TASK GOAL. Without copying any picture, return all lines below exactly.

------------------------------------------------------------

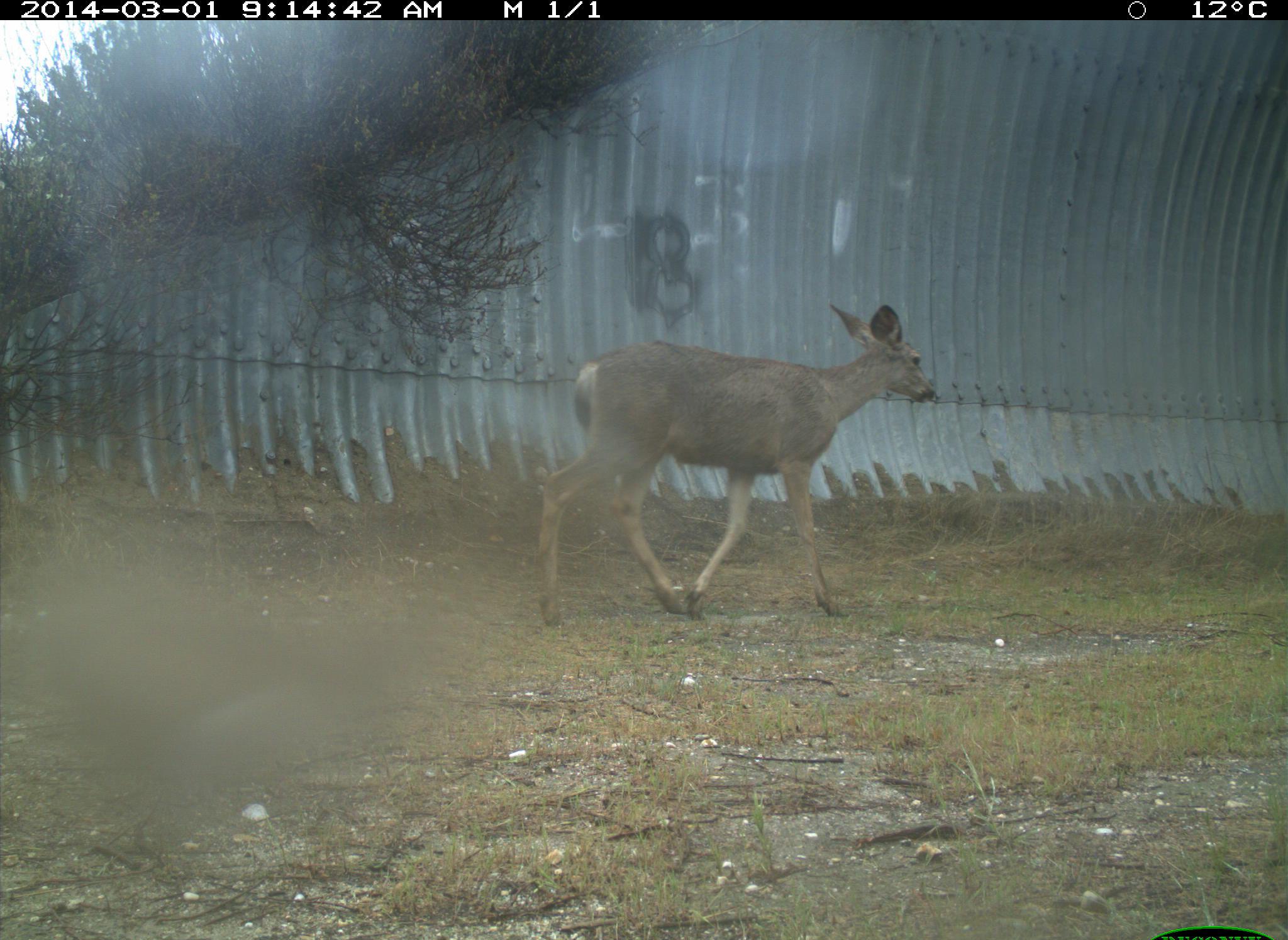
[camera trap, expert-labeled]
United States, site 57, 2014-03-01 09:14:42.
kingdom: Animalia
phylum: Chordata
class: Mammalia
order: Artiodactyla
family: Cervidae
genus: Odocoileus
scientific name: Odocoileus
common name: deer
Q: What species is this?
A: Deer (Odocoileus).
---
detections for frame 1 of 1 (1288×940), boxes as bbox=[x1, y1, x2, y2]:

------------------------------------------------------------

SOLUTION TO THIS PROBLEM.
[camera trap, expert-labeled]
United States, site 57, 2014-03-01 09:14:42.
kingdom: Animalia
phylum: Chordata
class: Mammalia
order: Artiodactyla
family: Cervidae
genus: Odocoileus
scientific name: Odocoileus
common name: deer
Q: What species is this?
A: Deer (Odocoileus).
---
detections for frame 1 of 1 (1288×940), boxes as bbox=[x1, y1, x2, y2]:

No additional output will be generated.